◆ 設問 ◆
本文抜粋によると、美祢社会復帰促進センターの運営に受託参加している中心企業はどこですか。
──────── 本文抜粋
「塀のない刑務所」が映す社会

山口県美祢市に民間資本による公的施設運営のモデルを取り入れて開設された新型の刑務所がある(「美祢社会復帰促進センター」)。運営に受託参加している中心企業は警備会社のセコムで、施設紹介でみると、ホテルと見紛う豪華で開放感のある設備であり、本当の旅館や賃貸住宅だってこれより貧相な調度で営業しているものはごまんとあるから、刑務所がこんなに快適だったら、犯罪の抑止と犯罪者の更生に支障があるのではないかと心配になるくらいである。

美祢社会復帰促進センター(1)

ところで、この施設の最も大きな特徴は、敷地に刑務所の象徴ともいえる「塀」がないことである。そのことが開放的な雰囲気を与える大きな要因になっているし、施設の外側からみても、そこに刑務所があるというものものしさや威圧感がなく、普通一般の行政施設の一つとして景色に自然に溶け込んでいる。まさに刑務所というより「更生センター」である。

刑務所の要ともいえる塀がなくて済むのは、別の手段でそれを補っているからである。受刑者はICタグのワッペンを装着することが義務づけられていて、無線で常時居場所を把握されている。ICタグは位置とともに移動状態も秒単位で追跡されているので、無理に外したり他人に渡すなどの不自然な動作があるとすぐに分かるという。また構内は隅々まではりめぐされた監視カメラで24時間監視され、敷地の境はもちろん赤外線センサーや振動検知式のフェンスでガードされている。これらのハイテクの監視システムが見えない防壁となって物理的な塀の代りに受刑者の所外への自由な移動を抑止しているわけだ。

美祢社会復帰促進センター(2)


そもそも刑務所に高い塀が必要なのはなんのためだろうか。それはいちばん原始的な意味では、中に入っている犯罪を犯した受刑者を閉じ込めておくためで、彼らが外に逃げ出すと困るからである。なぜ逃げ出すと困るのか。彼らが刑罰の勤めを終えないまま出ると、外側の一般社会において制御不能の状態で犯罪性向の濃度が上昇し、安全が脅かされると考えられるからである。技術が進んでそれを別の手段で代替できるようになり、塀がいらなくなって、目に見えないものに潜性化し、内在化されたということは、物理的な遮蔽の中に押し込めておかなくても、彼らの行動を自由にコントロールできるようになった、それだけの自信がついたということである。彼らを施設内にとどめておくのは、この点からすれば単に費用的な問題であって、原理的には施設内で適用可能な技術はそのまま外部でも展開可能なはずだ。

また、企業の看板をみれば一目瞭然のように、これらを可能にしている運営技術は、もともとすべて「民生」用のものであり、刑務所の運営のために開発された特製のものではない。全部一般の社会の中で用いられているものをほとんどそのままの形で、むしろ外側から刑務所の中に持ち込んだものだ。「塀の中」と外の敷居がなくなったということは、この点においても外と内の濃淡の差がなくなった、変わらなくなったということでもある。日経BPの記事(「セコム作、塀のないハイテク刑務所」)のコメント欄で、現在の大企業の会社員は、個人情報も入退室も健康情報もなにからなにまで全部細かく記録されているので、この刑務所と変わらないかそれ以上かも、という自嘲気味の指摘があったけれども、刑務所の受刑者が外側にいる自分たちより強く行動を束縛されているようには思えない、というこの感想は、たぶん多くの人が率直な実感として共有するものだろう。いわば「受刑者のように会社員や市民が監視されている」のではなくて、「会社員や市民のように受刑者も監視される」のである。
────────────────
──────── データ抜粋
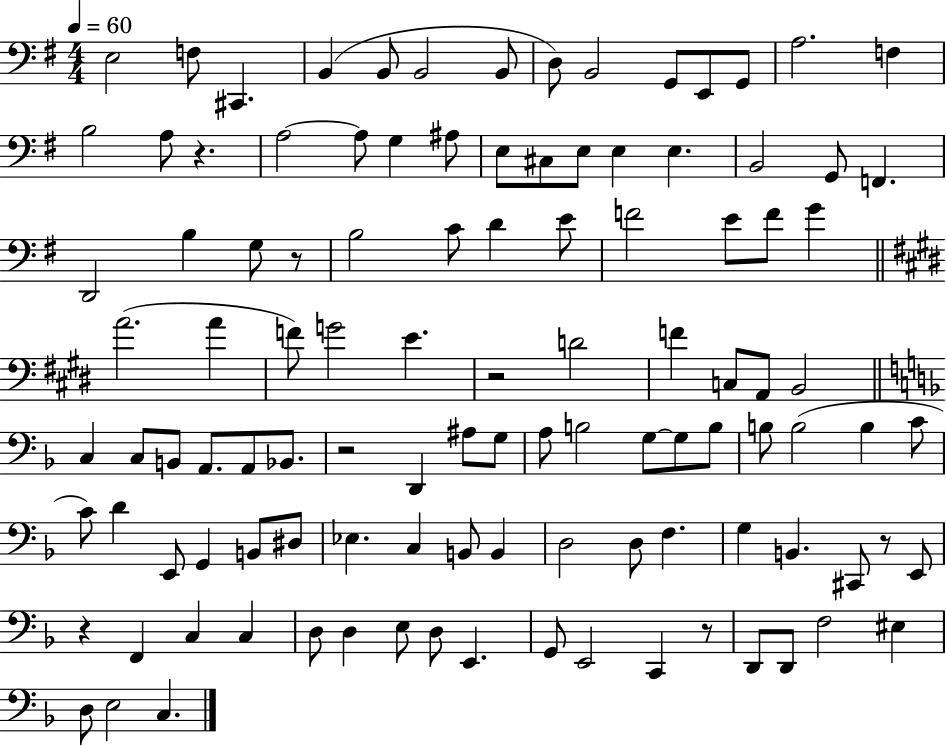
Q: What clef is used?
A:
────────────────
◆ 解答 ◆
警備会社のセコムです。